» Problem to solve:
Copy the material below line for line, changing nothing.

## start Provided records

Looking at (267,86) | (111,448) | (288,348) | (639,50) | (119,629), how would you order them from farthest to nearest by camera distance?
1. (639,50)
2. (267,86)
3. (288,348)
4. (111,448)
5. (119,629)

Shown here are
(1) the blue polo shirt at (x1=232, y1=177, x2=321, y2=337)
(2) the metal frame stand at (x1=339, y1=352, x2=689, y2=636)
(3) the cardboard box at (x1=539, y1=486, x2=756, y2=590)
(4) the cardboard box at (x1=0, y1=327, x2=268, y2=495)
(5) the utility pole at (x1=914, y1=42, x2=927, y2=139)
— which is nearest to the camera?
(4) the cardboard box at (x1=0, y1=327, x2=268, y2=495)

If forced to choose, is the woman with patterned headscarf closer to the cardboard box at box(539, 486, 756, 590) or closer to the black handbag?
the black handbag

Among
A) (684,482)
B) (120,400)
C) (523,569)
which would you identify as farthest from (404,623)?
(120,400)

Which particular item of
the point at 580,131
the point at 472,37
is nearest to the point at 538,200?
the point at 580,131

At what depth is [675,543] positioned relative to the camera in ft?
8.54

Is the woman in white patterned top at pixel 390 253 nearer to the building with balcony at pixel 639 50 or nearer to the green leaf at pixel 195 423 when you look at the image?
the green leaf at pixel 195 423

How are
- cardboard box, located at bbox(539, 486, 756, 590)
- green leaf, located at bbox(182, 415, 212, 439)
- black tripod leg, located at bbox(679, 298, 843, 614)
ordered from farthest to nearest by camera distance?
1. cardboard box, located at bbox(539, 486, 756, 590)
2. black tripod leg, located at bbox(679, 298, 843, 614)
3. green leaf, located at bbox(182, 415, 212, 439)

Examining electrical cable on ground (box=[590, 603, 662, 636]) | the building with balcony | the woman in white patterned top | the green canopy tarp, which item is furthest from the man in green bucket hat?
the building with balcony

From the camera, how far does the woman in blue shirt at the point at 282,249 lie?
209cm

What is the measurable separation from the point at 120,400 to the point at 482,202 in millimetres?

## end Provided records

» Reply to the exercise:
Looking at (267,86) | (111,448) | (288,348) | (639,50) | (119,629), how would you order them from farthest to nearest by camera distance?
1. (639,50)
2. (267,86)
3. (288,348)
4. (111,448)
5. (119,629)

Shown here are
(1) the blue polo shirt at (x1=232, y1=177, x2=321, y2=337)
(2) the metal frame stand at (x1=339, y1=352, x2=689, y2=636)
(3) the cardboard box at (x1=539, y1=486, x2=756, y2=590)
(4) the cardboard box at (x1=0, y1=327, x2=268, y2=495)
(5) the utility pole at (x1=914, y1=42, x2=927, y2=139)
— which is nearest to the camera?
(4) the cardboard box at (x1=0, y1=327, x2=268, y2=495)

If forced to choose, is the woman with patterned headscarf closer to the cardboard box at box(539, 486, 756, 590) or closer to the black handbag?
the black handbag

Among
A) (684,482)
B) (120,400)
C) (523,569)
which would you identify as farthest from (404,623)?
(120,400)

Which particular item of
the point at 580,131
the point at 472,37
is nearest to the point at 538,200?
the point at 580,131

At what depth is [675,543] positioned relative to the camera in ft?
8.54

Is the woman in white patterned top at pixel 390 253 nearer to the building with balcony at pixel 639 50 or nearer to the green leaf at pixel 195 423 when you look at the image?
the green leaf at pixel 195 423

How are
- cardboard box, located at bbox(539, 486, 756, 590)
- green leaf, located at bbox(182, 415, 212, 439)
- black tripod leg, located at bbox(679, 298, 843, 614)
ordered from farthest to nearest by camera distance?
1. cardboard box, located at bbox(539, 486, 756, 590)
2. black tripod leg, located at bbox(679, 298, 843, 614)
3. green leaf, located at bbox(182, 415, 212, 439)

Examining electrical cable on ground (box=[590, 603, 662, 636]) | the building with balcony | the woman in white patterned top | the green canopy tarp, which item is furthest from the man in green bucket hat?
the building with balcony

From the camera, how far does the woman in blue shirt at the point at 282,249 lie?
209cm

What is the measurable separation from the point at 120,400 to the point at 482,202 in millimetres?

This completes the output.